*WHAT IS BEING ASKED:*
Would you reproduce each line below exactly, leaving every picture out?

MATERIAL FOR THIS TASK Start Marker

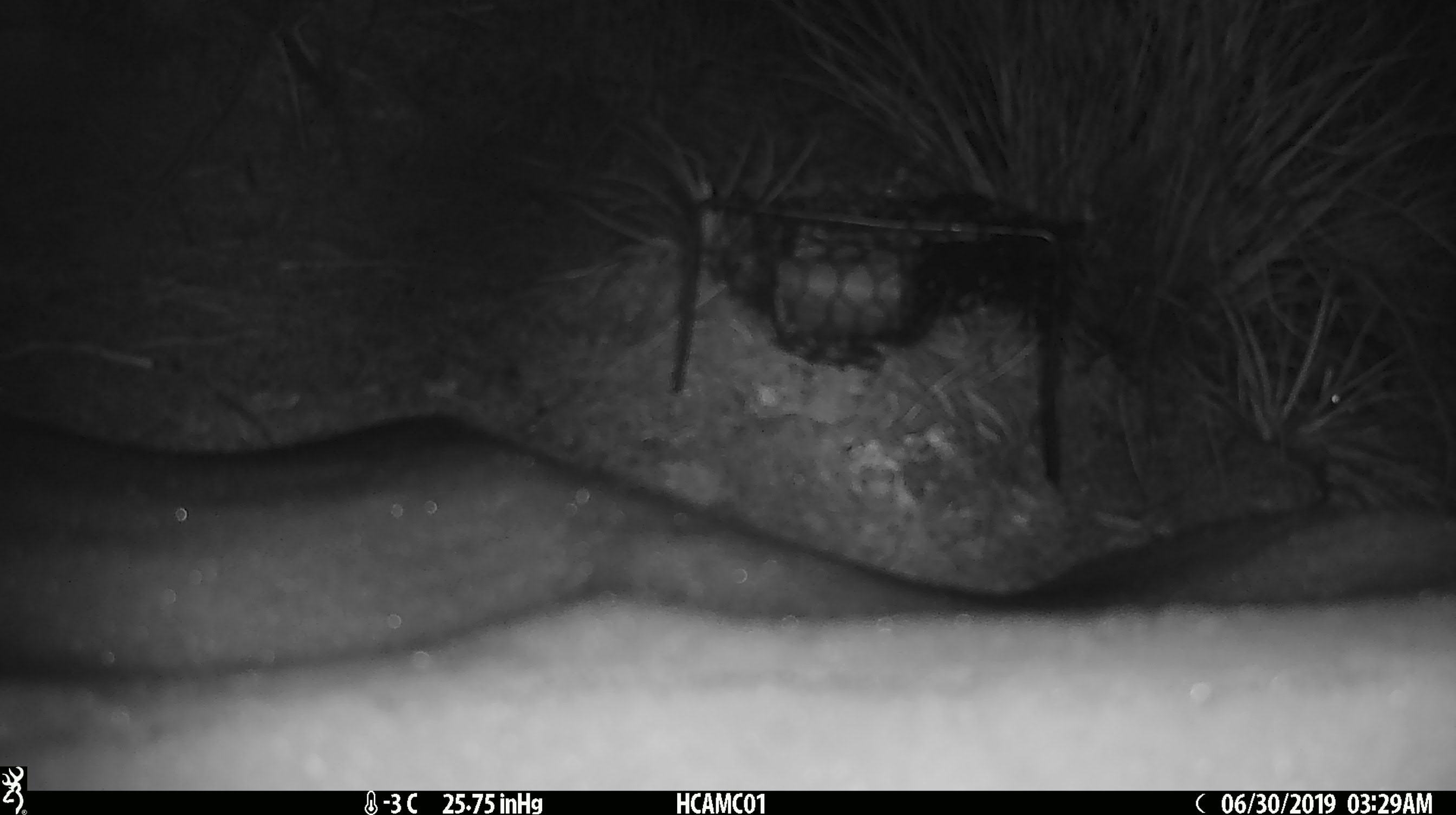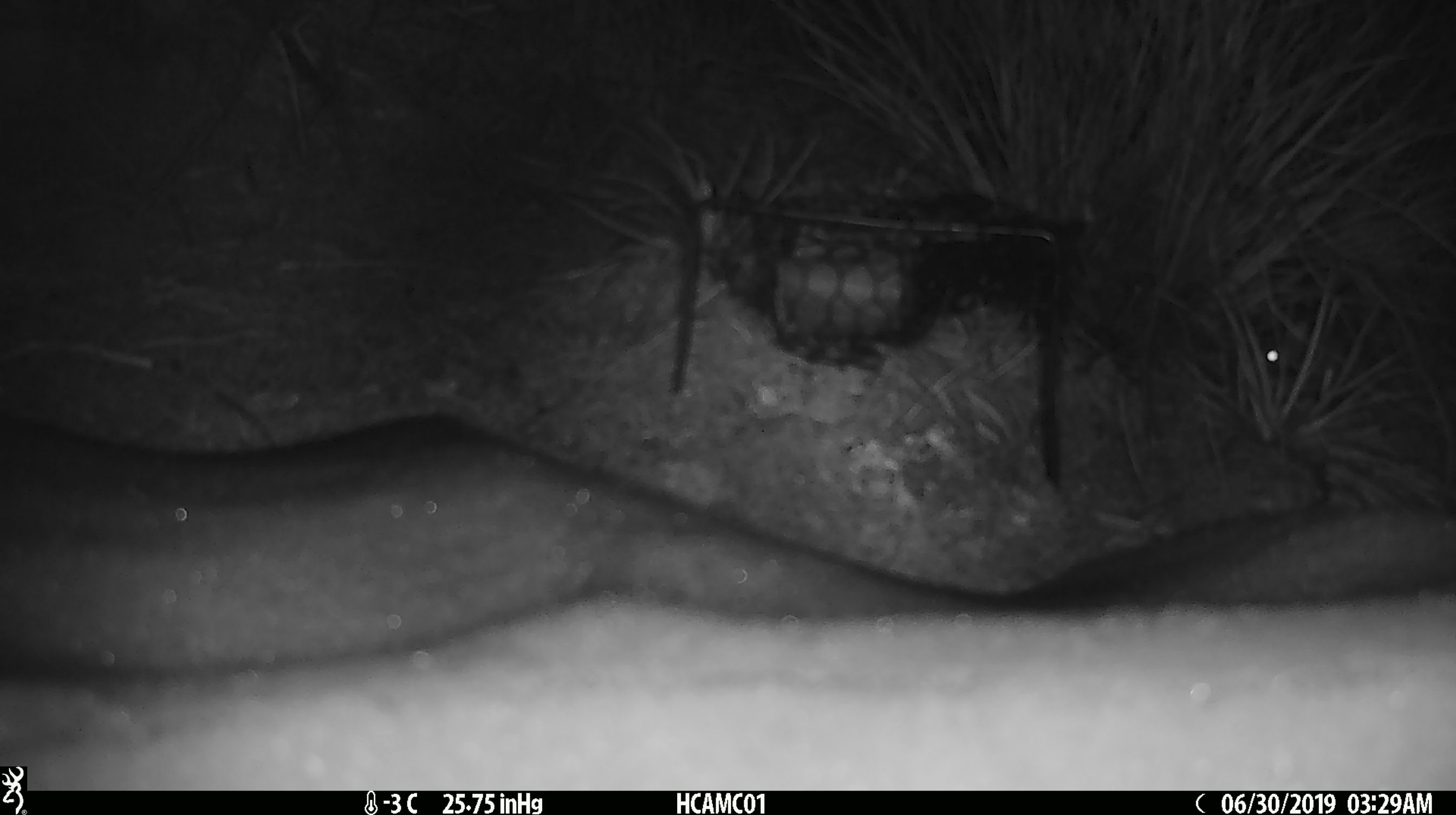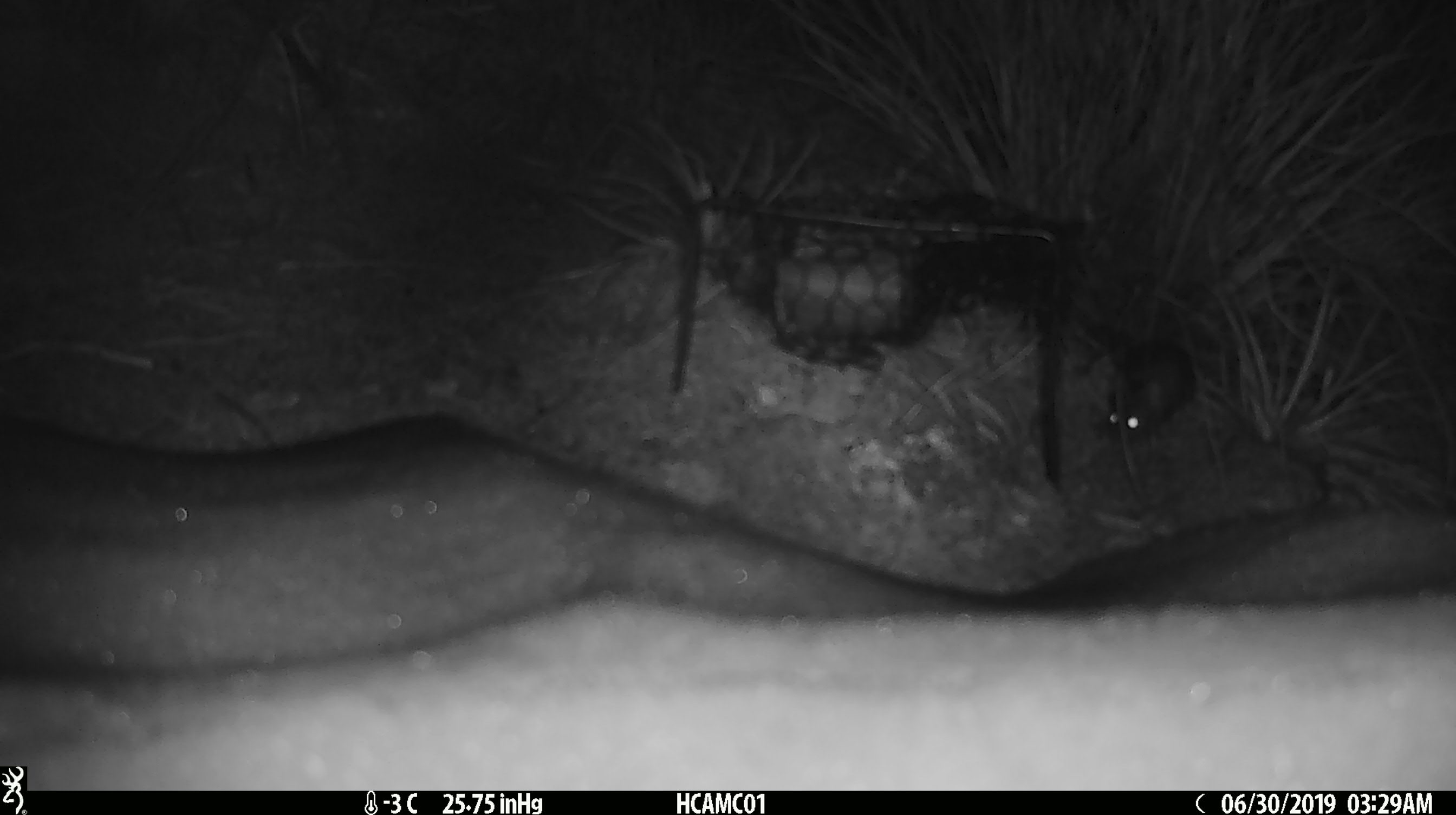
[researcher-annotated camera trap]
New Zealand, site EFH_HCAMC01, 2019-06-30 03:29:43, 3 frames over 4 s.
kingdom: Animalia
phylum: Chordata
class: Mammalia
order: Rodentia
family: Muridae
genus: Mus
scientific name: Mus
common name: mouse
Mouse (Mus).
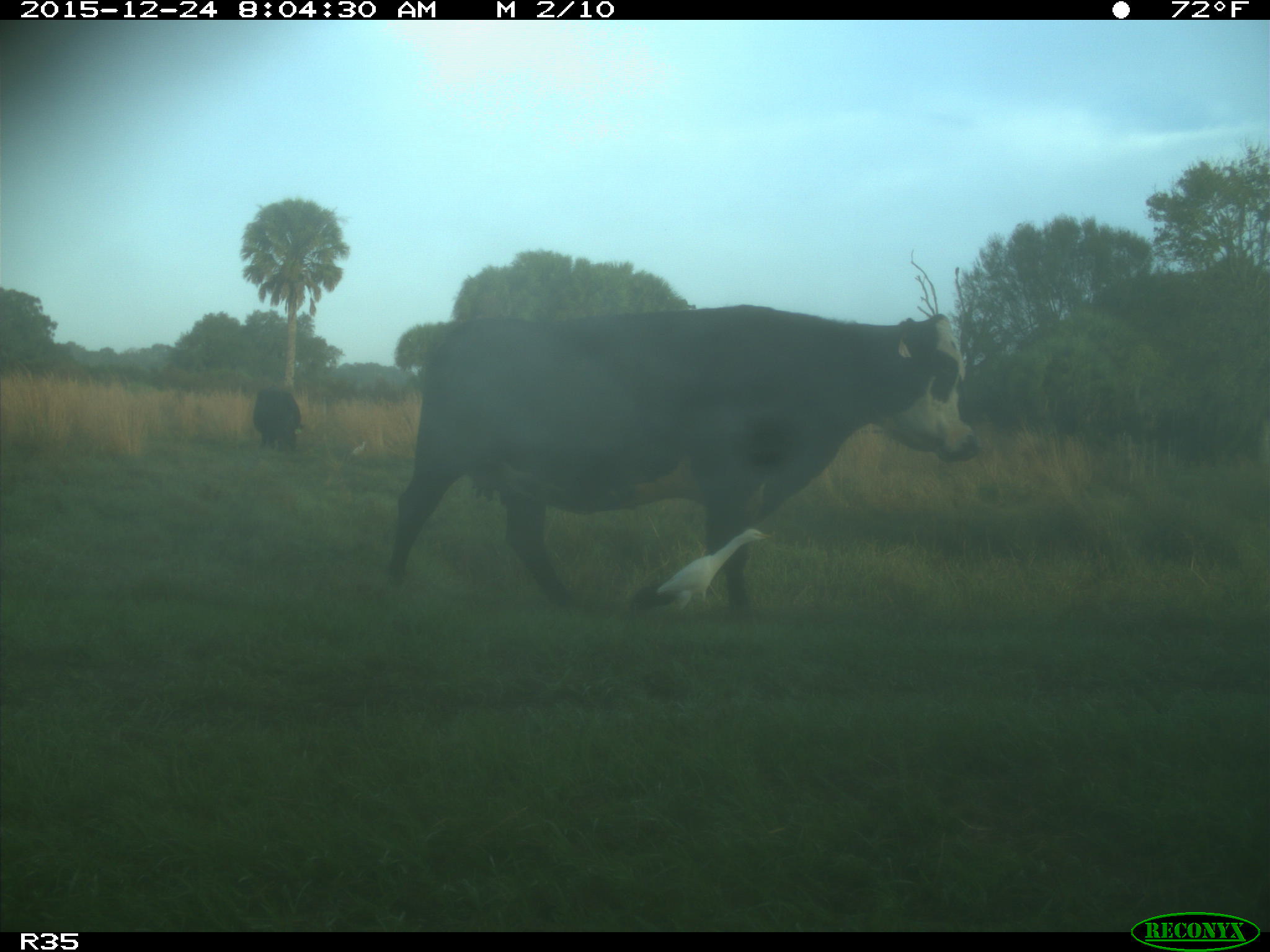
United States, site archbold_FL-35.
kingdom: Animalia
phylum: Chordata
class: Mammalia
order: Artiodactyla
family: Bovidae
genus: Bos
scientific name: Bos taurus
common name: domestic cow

MATERIAL FOR THIS TASK End Marker

*SOLUTION FOR THIS PROBLEM:*
[researcher-annotated camera trap]
New Zealand, site EFH_HCAMC01, 2019-06-30 03:29:43, 3 frames over 4 s.
kingdom: Animalia
phylum: Chordata
class: Mammalia
order: Rodentia
family: Muridae
genus: Mus
scientific name: Mus
common name: mouse
Mouse (Mus).
United States, site archbold_FL-35.
kingdom: Animalia
phylum: Chordata
class: Mammalia
order: Artiodactyla
family: Bovidae
genus: Bos
scientific name: Bos taurus
common name: domestic cow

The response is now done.